On Tuesday, July 11, Old Westminster’s hit show, “Wine For Lunch” will become “Wine For Dinner”. After 23 weekly episodes, hosts, Lisa Hinton, Ashli Johnson and Drew Baker announced to more than 2,000 viewers the new time (Tuesdays at 7:00 PM) & new feature: Each week, the sibling trio will feature widely distributed wines from around the world and lead a live and interactive wine tasting with viewers.
The wines will be announced the week before the show, giving interested folks the opportunity to go out and purchase the wines in advance. Those who acquire a bottle of the featured wine will taste along with the siblings and be given the opportunity to weigh in. It’s a great opportunity to grow in your appreciation and knowledge of wine!
To kick off this new format, Old Westminster Winery teamed up with the prestigious French wine importer, LVDH, based out of Baltimore. They supplied a mixed case of wines to be featured on the first five weeks of the show. Below you’ll find a list of the specific wines, price points & tasting date. Each of these are readily available wines, but if you want a list of places to buy them, please email Alan Cohen.

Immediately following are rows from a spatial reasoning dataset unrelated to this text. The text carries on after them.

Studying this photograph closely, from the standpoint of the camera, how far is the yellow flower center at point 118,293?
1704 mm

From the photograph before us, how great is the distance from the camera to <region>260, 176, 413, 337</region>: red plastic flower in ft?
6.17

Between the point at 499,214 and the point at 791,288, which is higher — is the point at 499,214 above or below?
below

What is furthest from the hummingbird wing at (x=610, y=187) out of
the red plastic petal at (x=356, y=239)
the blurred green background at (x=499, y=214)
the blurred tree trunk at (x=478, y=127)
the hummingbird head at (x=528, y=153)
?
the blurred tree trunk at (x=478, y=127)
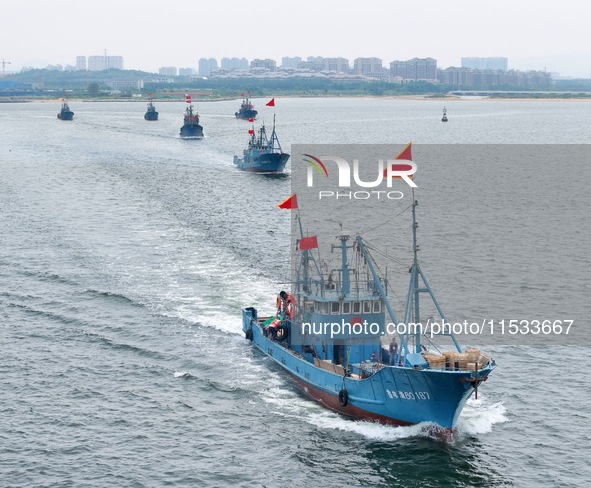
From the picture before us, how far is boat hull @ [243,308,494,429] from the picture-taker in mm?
56594

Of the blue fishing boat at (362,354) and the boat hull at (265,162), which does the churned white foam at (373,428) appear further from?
the boat hull at (265,162)

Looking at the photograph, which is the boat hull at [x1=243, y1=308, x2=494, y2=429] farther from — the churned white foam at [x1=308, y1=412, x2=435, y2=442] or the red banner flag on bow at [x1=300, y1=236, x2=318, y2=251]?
the red banner flag on bow at [x1=300, y1=236, x2=318, y2=251]

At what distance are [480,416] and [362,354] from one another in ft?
30.6

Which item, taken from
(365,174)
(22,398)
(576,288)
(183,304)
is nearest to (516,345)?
(576,288)

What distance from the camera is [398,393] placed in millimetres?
58750

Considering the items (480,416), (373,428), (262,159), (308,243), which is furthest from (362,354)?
(262,159)

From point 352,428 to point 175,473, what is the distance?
40.1 ft

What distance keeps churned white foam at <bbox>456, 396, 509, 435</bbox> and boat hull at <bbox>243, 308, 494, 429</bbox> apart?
193 cm

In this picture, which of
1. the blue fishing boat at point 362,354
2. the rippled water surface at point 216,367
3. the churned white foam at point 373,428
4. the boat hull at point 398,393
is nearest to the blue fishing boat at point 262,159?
the rippled water surface at point 216,367

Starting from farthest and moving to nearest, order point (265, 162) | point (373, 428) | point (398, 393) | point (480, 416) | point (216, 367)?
point (265, 162) → point (216, 367) → point (480, 416) → point (373, 428) → point (398, 393)

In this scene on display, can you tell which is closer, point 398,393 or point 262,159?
point 398,393

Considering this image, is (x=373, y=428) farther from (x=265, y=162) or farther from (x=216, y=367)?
(x=265, y=162)

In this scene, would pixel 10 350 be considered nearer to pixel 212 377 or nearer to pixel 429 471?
pixel 212 377

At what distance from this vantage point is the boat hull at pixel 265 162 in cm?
18262
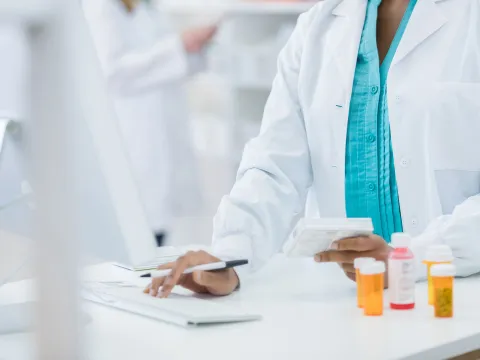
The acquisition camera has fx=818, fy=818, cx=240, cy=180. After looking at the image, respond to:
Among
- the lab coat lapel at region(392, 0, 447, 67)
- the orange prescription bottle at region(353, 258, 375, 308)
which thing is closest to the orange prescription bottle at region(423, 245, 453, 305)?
the orange prescription bottle at region(353, 258, 375, 308)

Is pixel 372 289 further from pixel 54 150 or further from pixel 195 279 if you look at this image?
pixel 54 150

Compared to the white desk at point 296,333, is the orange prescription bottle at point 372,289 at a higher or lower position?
higher

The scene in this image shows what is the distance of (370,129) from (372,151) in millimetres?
52

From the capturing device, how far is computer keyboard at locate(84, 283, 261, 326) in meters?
1.34

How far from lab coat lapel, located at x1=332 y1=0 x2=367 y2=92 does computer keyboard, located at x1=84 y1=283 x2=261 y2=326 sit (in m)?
0.70

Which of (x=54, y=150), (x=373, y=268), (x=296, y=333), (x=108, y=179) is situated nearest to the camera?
(x=54, y=150)

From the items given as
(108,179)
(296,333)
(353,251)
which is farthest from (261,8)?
(108,179)

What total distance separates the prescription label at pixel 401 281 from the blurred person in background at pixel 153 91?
86.2 inches

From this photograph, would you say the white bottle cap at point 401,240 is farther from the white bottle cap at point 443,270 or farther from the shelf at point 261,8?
the shelf at point 261,8

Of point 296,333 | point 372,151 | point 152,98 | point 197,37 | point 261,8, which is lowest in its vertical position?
point 296,333

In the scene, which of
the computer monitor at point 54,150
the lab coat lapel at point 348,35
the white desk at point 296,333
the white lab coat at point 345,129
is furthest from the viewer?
the lab coat lapel at point 348,35

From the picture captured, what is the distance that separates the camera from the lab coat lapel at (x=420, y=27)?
6.13 feet

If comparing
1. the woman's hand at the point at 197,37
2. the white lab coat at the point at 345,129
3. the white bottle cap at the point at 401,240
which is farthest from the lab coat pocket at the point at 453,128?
the woman's hand at the point at 197,37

Week 1: Tuesday, July 11 @ 7 PM
We think it’s fitting to kick things off with a Bordeaux tasting. Bordeaux is the largest and one of the most storied wine-growing areas in France. Because of its wide geography and sheer size, many styles of wine are made throughout Bordeaux. We will focus in on an estate situated on clay-limestone soils in Camiran. Three primary styles of wines are produced there: a red blend made from Merlot and Cabernet Sauvignon, a Rosé made from Merlot, and a Sauvignon Blanc. Here are the wines:
2015 Chateau La Roche Saint Jean “Bordeaux” $12
2015 Chateau La Roche Saint Jean “Sauvignon” $12
2016 Chateau La Roche Saint Jean “Rosé” $12
Week 2: Tuesday, July 18 @ 7 PM
In Week 2 we’ll feature what is, to our minds, one of the best value wine regions in France: Beaujolais. Beaujolais wine is generally made from the Gamay grape which is red, has a thin skin and is low in tannins. Beaujolais tends to be a light-bodied red wine, with relatively high acidity. The wine takes its name from the historical Province of Beaujolais, a wine-producing region located north of Lyon. Here are the wines:
2015 Domaine Roche-Guillon “Fleurie” $25
2015 Domaine des Gaudets “Morgon”, Cote du Py $25
2015 Domaines des Hospices, Civils de Lyon, “Beaujolais-Villages” $15
Week 3: Tuesday, July 25 @ 7 PM
In Week 3 we’ll go a little more off the beaten path with Petit Manseng from Comté Tolosan in the Southwest of France. Petit Manseng is a white wine grape variety that is grown primarily in South West France. The name is derived from its small, thick-skinned berries. The grape is often left on the vine to produce a late harvest wine made from near raisin like grapes. We’ll try two different styles. Here are the wines:
2010 Chateau Cabidos “Petit Manseng Sec” $25
2011 Chateau Cabidos “Petit Manseng Doux” $25
Week 4: Tuesday, August 1 @ 7 PM
In Week 4 we’ll feature another fun, yet less mainstream, region in Corbières. Corbières is located in the Languedoc-Roussillon, France. Red wine dominates the production in Corbières with almost 95 percent, with 3.5 percent rosé wine and 2 percent white wine making up the balance (But don’t think that deterred us from finding a killer white Corbières to feature). Carignan is the most common grape variety. Due to its large size and geography, Corbières encompasses an enormous variety of soil types and microclimates. The wines from the region tend to be just as varied as the terroir. Here are the wines:
2015 Domaine Spencer “Le P ’tite Spencer” (Carignan 60%, Syrah 20%, Mourvèdre 20%) $16
2015 Domaine Spencer “La P’tite Envie” (Vermentino 70%, Roussanne 15%, Marsanne 15%) $16
Week 5: Tuesday, August 8 @ 7 PM
In Week 5 we finish strong with wines from one our favorite regions of France: The Loire Valley. The first is a Cabernet Franc from Chinon. Chinon is a town situated on the banks of the River Vienne in the Loire where the vineyards cover the relatively steep banks. The vineyards consist almost entirely of erosional scree and gravels on top of rather hard Turonian limestones. In Chinon, Cabernet Franc is king and it is fitting that’s what we’re going to taste together. The second is a Chenin Blanc from Saumur. Saumur is a region noted for still and sparkling wines produced from Chenin Blanc. So, that’s what we’re going to taste! Here are the wines:
2015 Clos de la Lysardiere “Chinon” (100% Cabernet Franc) $17
2015 Les Pouches “Saumur” (100% Chenin Blanc) $14
Over the next five weeks, we'll explore each of these wines together with our viewers.